[Saved entries]
<<<<

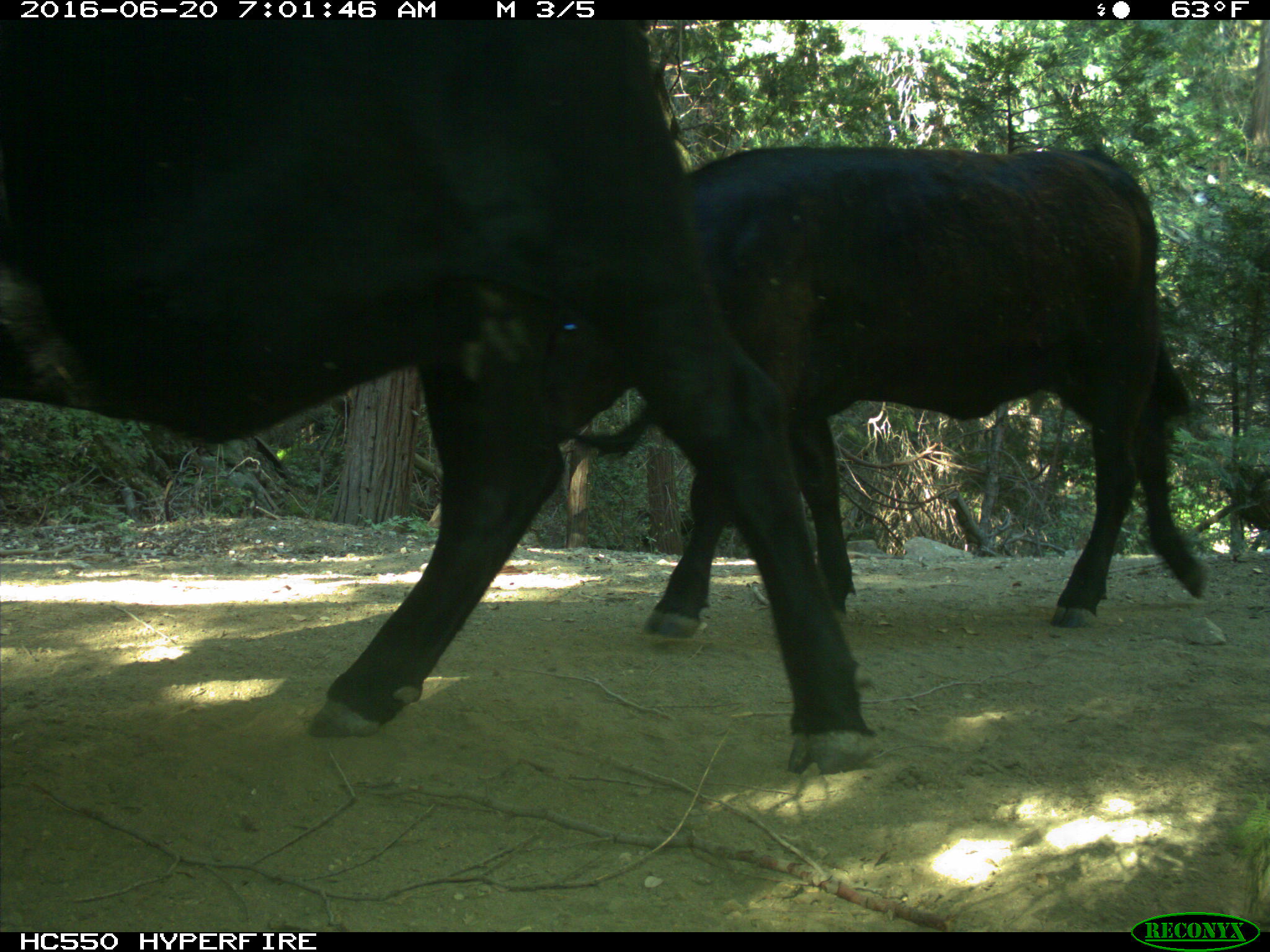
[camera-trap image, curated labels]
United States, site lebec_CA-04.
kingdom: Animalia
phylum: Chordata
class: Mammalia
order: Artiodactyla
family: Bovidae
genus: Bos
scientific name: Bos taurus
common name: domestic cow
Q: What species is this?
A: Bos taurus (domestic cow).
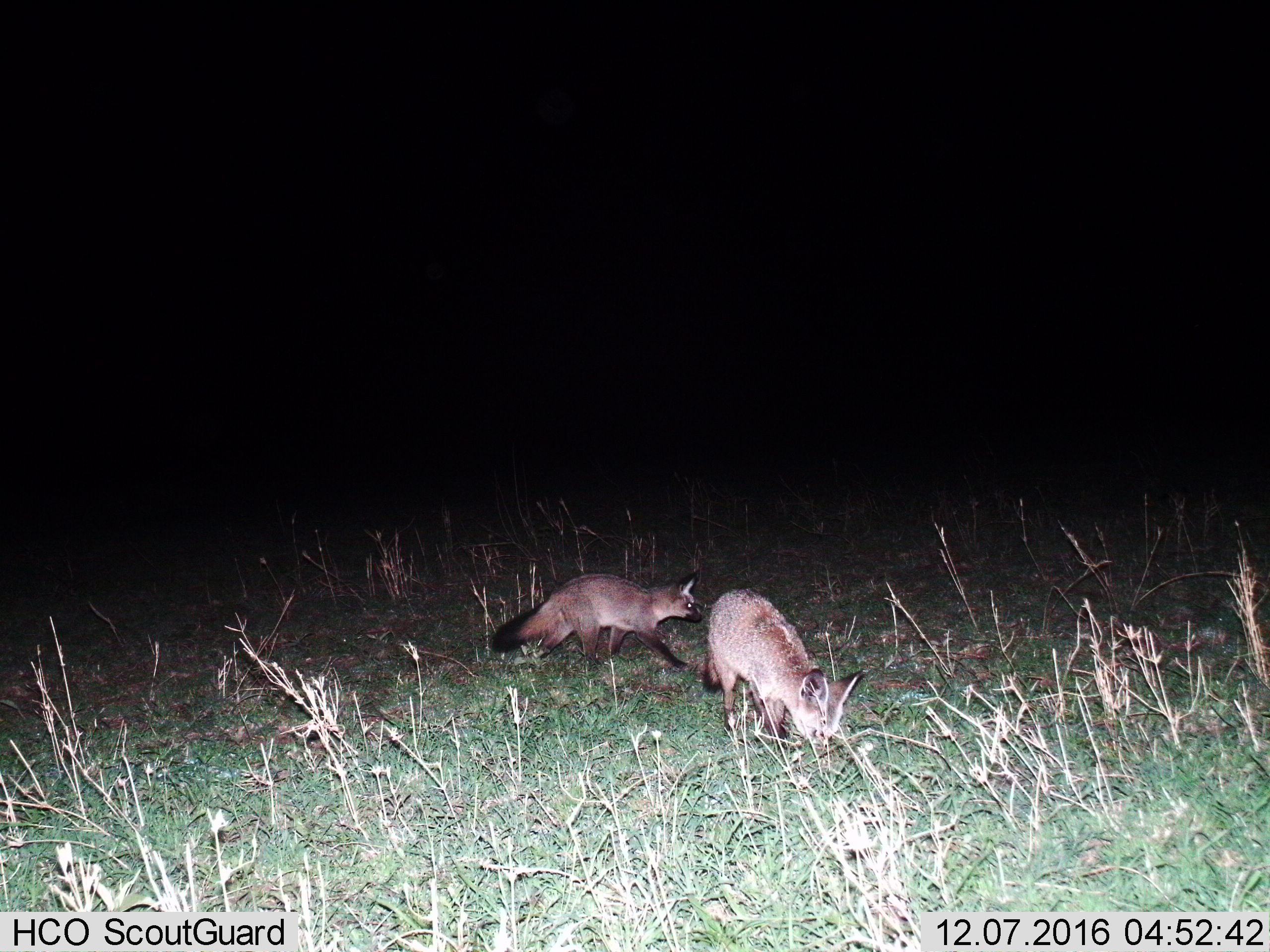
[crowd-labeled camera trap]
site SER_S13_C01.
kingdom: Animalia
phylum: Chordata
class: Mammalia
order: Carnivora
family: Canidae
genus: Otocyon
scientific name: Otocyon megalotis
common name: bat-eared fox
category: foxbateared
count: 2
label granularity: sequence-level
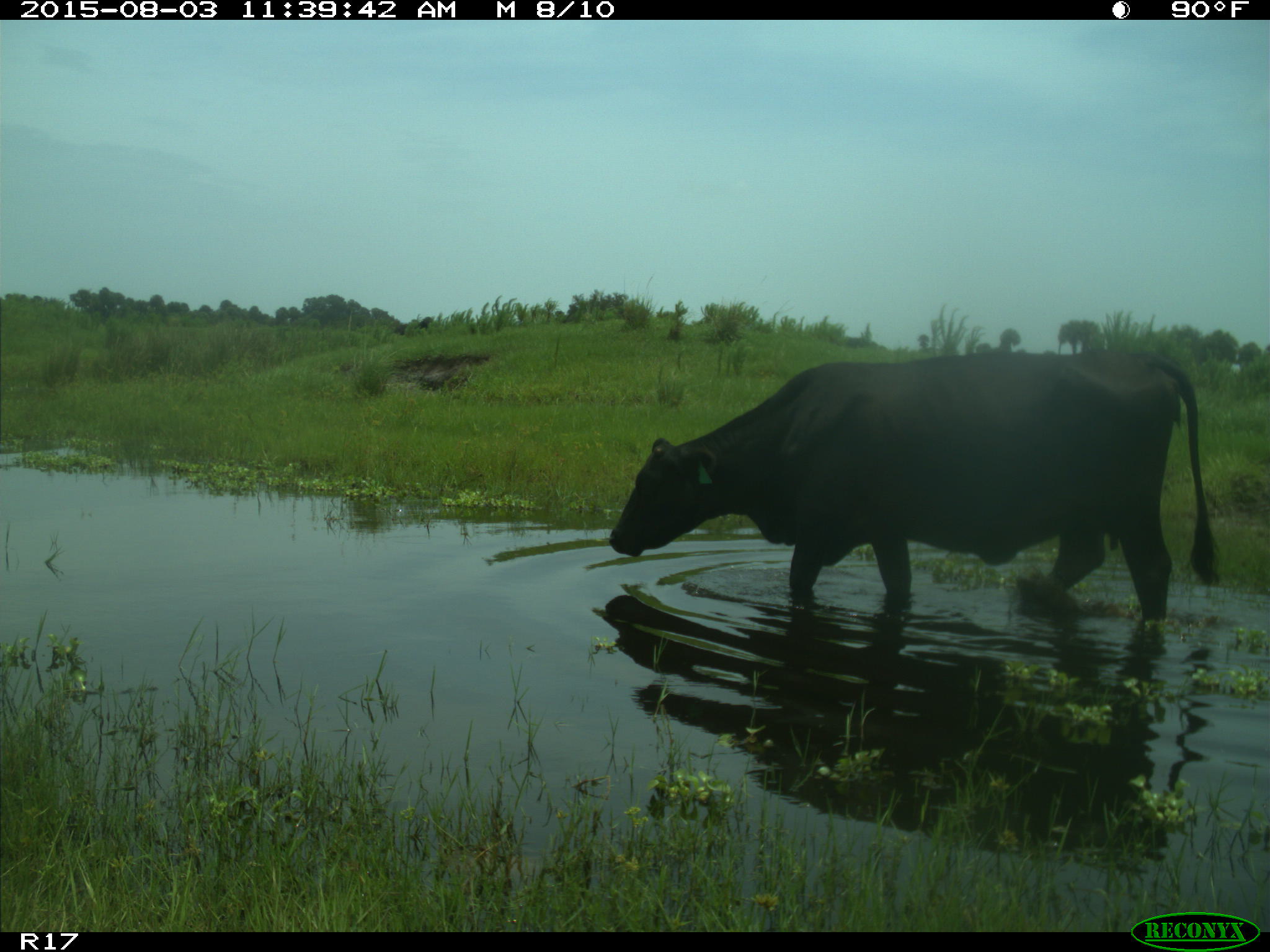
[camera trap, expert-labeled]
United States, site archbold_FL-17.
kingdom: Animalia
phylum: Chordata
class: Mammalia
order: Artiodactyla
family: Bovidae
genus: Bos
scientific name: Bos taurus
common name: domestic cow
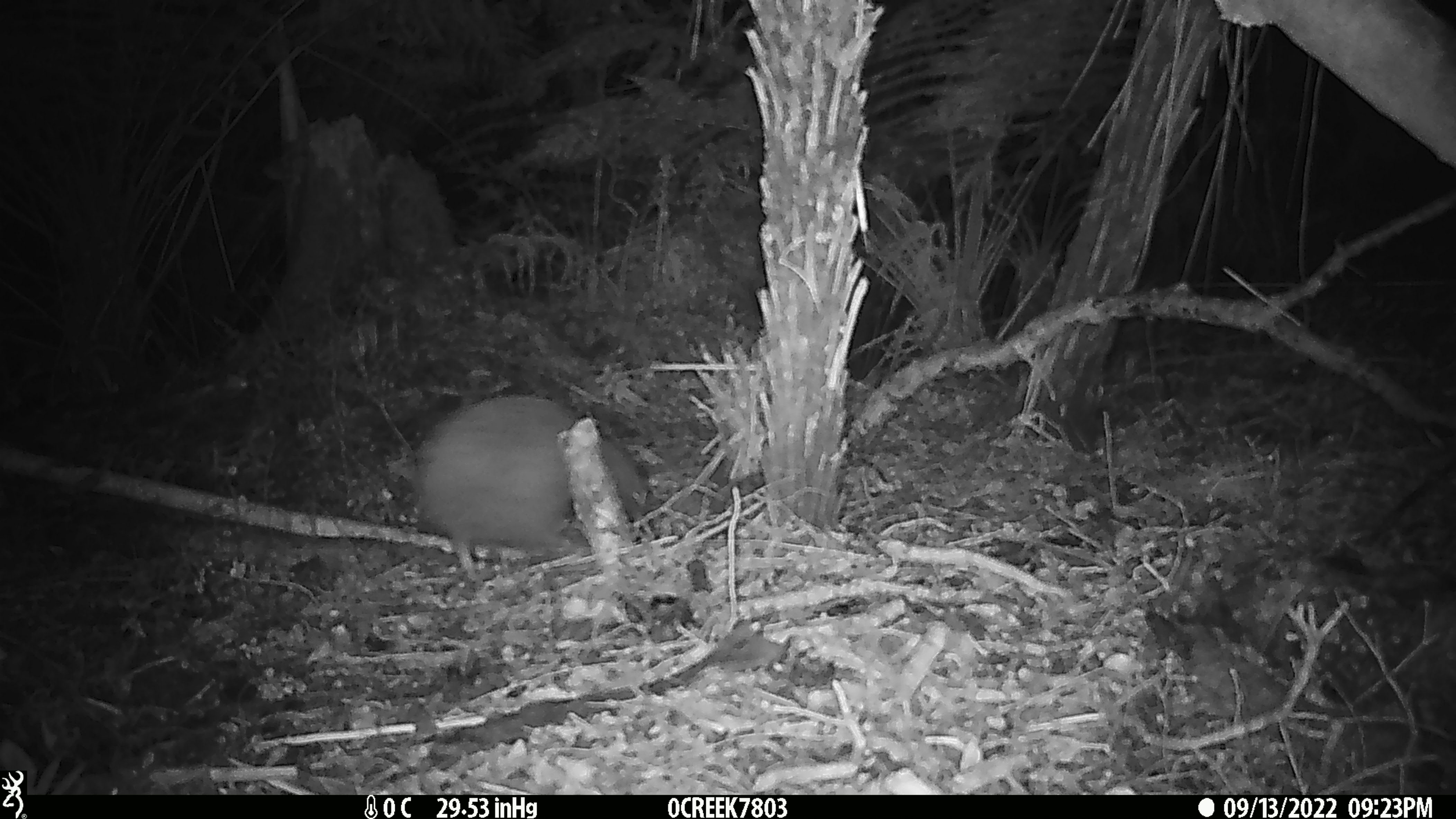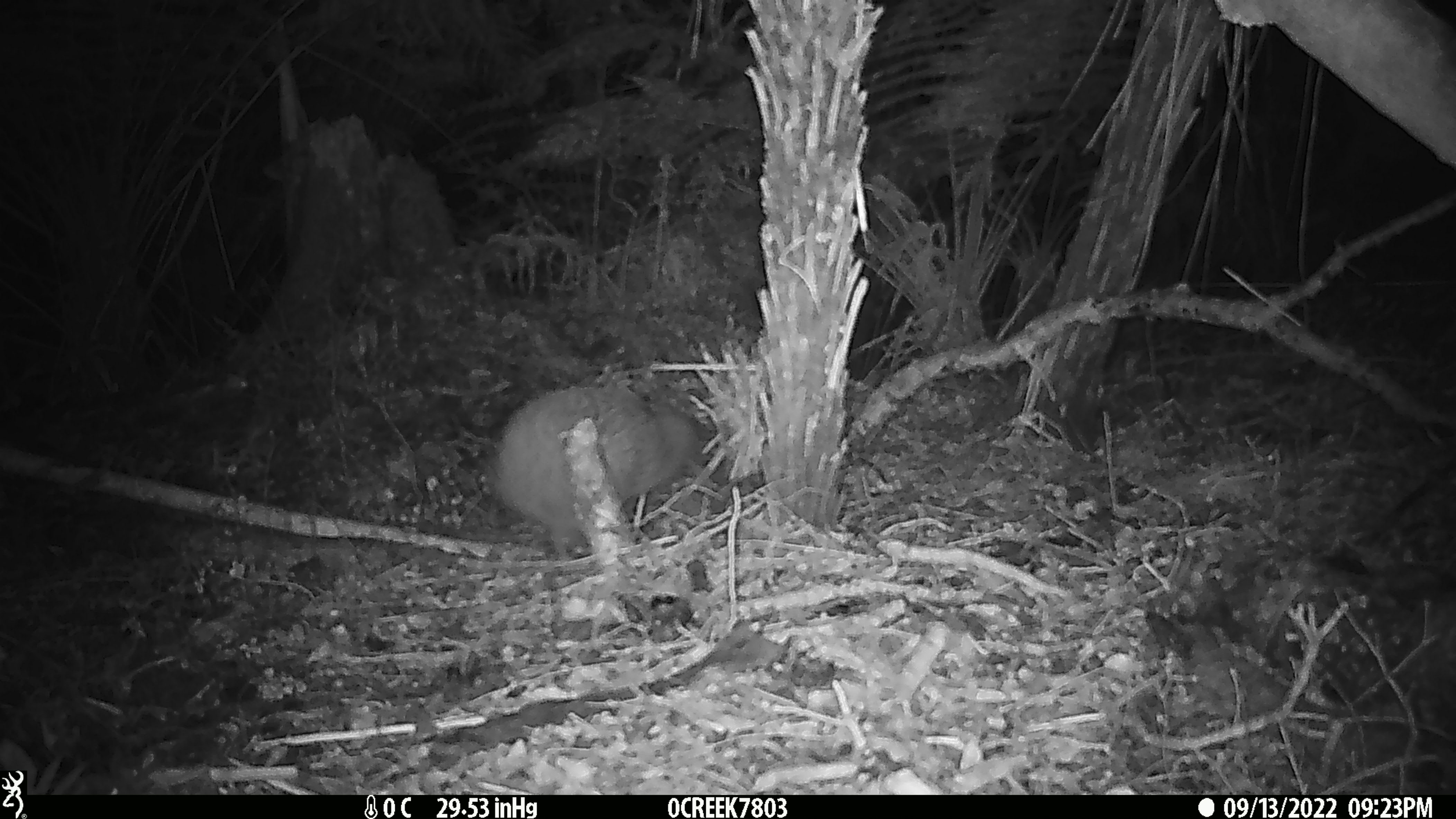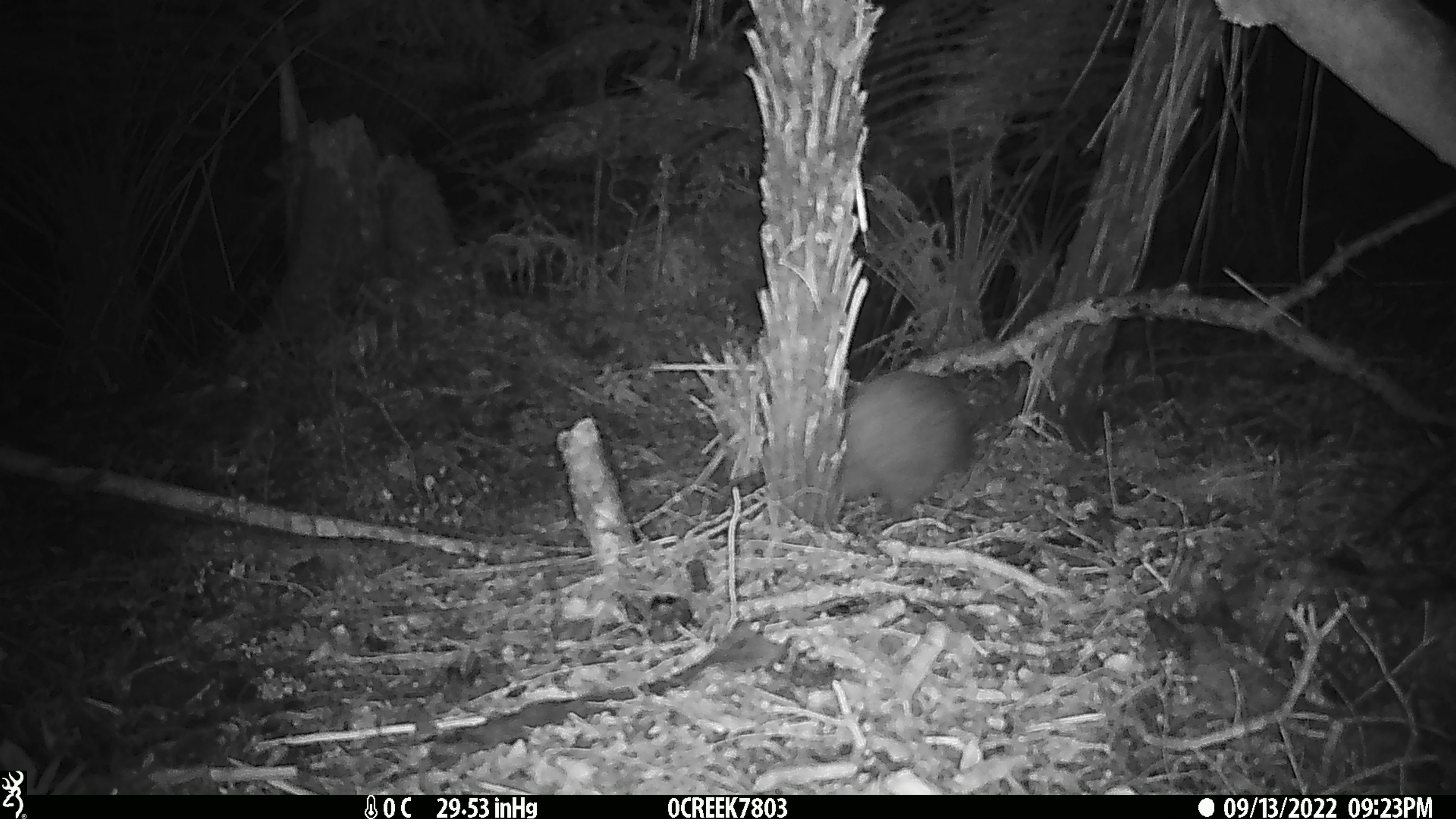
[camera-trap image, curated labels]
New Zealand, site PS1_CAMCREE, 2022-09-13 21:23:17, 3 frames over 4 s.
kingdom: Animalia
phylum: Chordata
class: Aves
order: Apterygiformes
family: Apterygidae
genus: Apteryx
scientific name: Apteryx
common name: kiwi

>>>>

All entries should be reproduced exactly; no picture belongs in the result.

Output for this exercise =
[camera-trap image, curated labels]
United States, site lebec_CA-04.
kingdom: Animalia
phylum: Chordata
class: Mammalia
order: Artiodactyla
family: Bovidae
genus: Bos
scientific name: Bos taurus
common name: domestic cow
Q: What species is this?
A: Bos taurus (domestic cow).
[crowd-labeled camera trap]
site SER_S13_C01.
kingdom: Animalia
phylum: Chordata
class: Mammalia
order: Carnivora
family: Canidae
genus: Otocyon
scientific name: Otocyon megalotis
common name: bat-eared fox
category: foxbateared
count: 2
label granularity: sequence-level
[camera trap, expert-labeled]
United States, site archbold_FL-17.
kingdom: Animalia
phylum: Chordata
class: Mammalia
order: Artiodactyla
family: Bovidae
genus: Bos
scientific name: Bos taurus
common name: domestic cow
[camera-trap image, curated labels]
New Zealand, site PS1_CAMCREE, 2022-09-13 21:23:17, 3 frames over 4 s.
kingdom: Animalia
phylum: Chordata
class: Aves
order: Apterygiformes
family: Apterygidae
genus: Apteryx
scientific name: Apteryx
common name: kiwi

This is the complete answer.